# [Source document]

——

Age of Aquarius
For 10 years, Dave Steakley has made Zach Rock - and so much more
The members of "the Tribe" wander into the playing space, moving slowly, dreamily, as if through water, their languid motion punctuated with flashes of the two-finger peace sign and whispered injunctions of "love." Eventually, they make their way into a group and, as if moved by a whirlpool, form themselves into a circle. They lift their arms to the heavens, and one among them describes a forthcoming configuration of celestial bodies above them: "When the moon is in the seventh house, and Jupiter aligns with Mars, then peace will guide the planets, and love will steer the stars ..."
Yes, this is Hair, the infamous "American Tribal Love-Rock Musical" from 1968. You know that, even if you've never seen a production of it, never owned a copy of the cast album. It's bled into the culture through the radio, through the songs that crossed over to Top 40 and live on in the never-ending loop of oldies that permeate the ether. "Let the Sunshine In." "Easy to Be Hard." "Good Morning Starshine." And, of course, the one about wanting it "long, straight, curly, fuzzy, snaggy, shaggy, ratty, matty, oily, greasy, fleecy, shining, gleaming, streaming, flaxen, waxen." It's Hair.
And just as you'd know what the show is, even without having seen it, you'd probably know where in Austin this Hair is being staged even without being a regular theatregoer. It's a rock musical, so the most likely place for it is the Zachary Scott Theatre Center. Zach has mounted so many pop-based musicals -- and staged them so well -- that it has come to be identified with them. The Who's Tommy and Love, Janis. Buddy: The Buddy Holly Story and Tapestry: The Music of Carole King. Rocky Horror and Rockin' Christmas. Hedwig. Jouét. Dreamgirls. And on and on they rock and roll.

——

# [Recorded data]
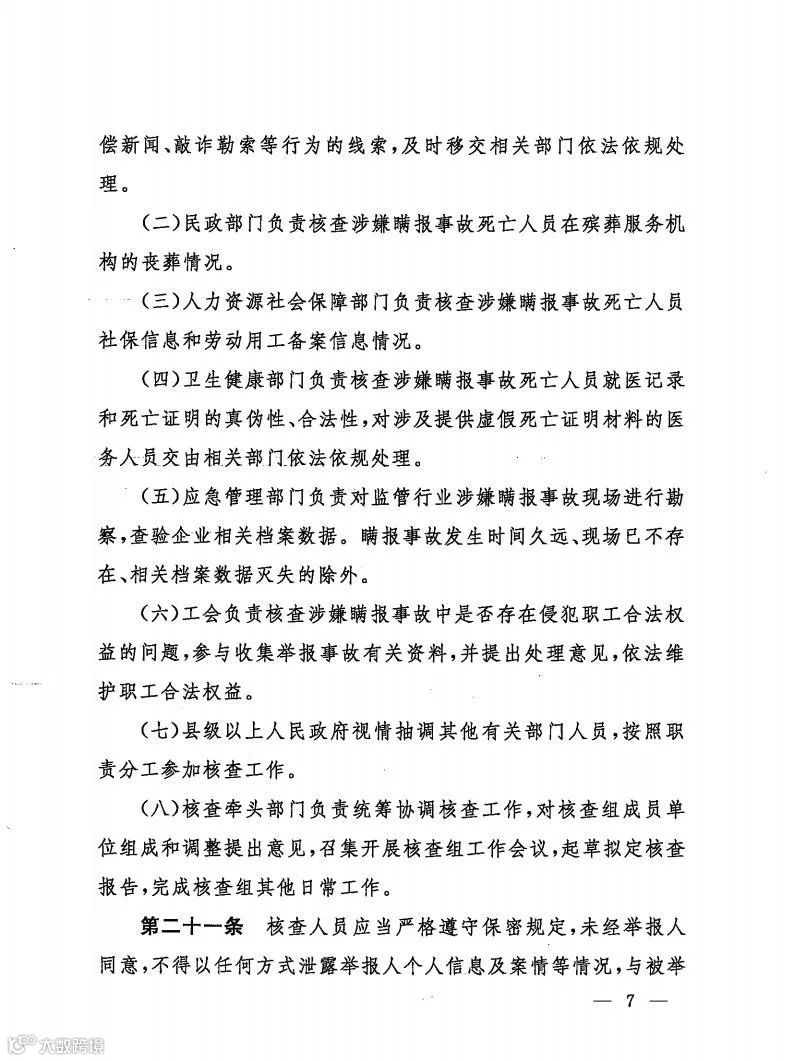 偿新闻、敲诈勒索等行为的线索，及时移交相关部门依法依规处理。

（二）民政部门负责核查涉嫌瞒报事故死亡人员在殡葬服务机构的丧葬情况。

（三）人力资源社会保障部门负责核查涉嫌瞒报事故死亡人员社保信息和劳动用工备案信息情况。

（四）卫生健康部门负责核查涉嫌瞒报事故死亡人员就医记录和死亡证明的真伪性、合法性，对涉及提供虚假死亡证明材料的医务人员交由相关部门依法依规处理。

（五）应急管理部门负责对监管行业涉嫌瞒报事故现场进行勘察，查验企业相关档案数据。瞒报事故发生时间久远、现场已不存在、相关档案数据灭失的除外。

（六）工会负责核查涉嫌瞒报事故中是否存在侵犯职工合法权益的问题，参与收集举报事故有关资料，并提出处理意见，依法维护职工合法权益。

（七）县级以上人民政府视情抽调其他有关部门人员，按照职责分工参加核查工作。

（八）核查牵头部门负责统筹协调核查工作，对核查组成员单位组成和调整提出意见，召集开展核查组工作会议，起草拟定核查报告，完成核查组其他日常工作。

第二十一条　核查人员应当严格遵守保密规定，未经举报人同意，不得以任何方式泄露举报人个人信息及案情等情况，与被举

— 7 —

大数跨境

——

# [Action item]
According to the article on the Zachary Scott Theatre Center's production of Hair, what year is the musical from? Answer from the article alone, not from the data.

# [Answer section]
1968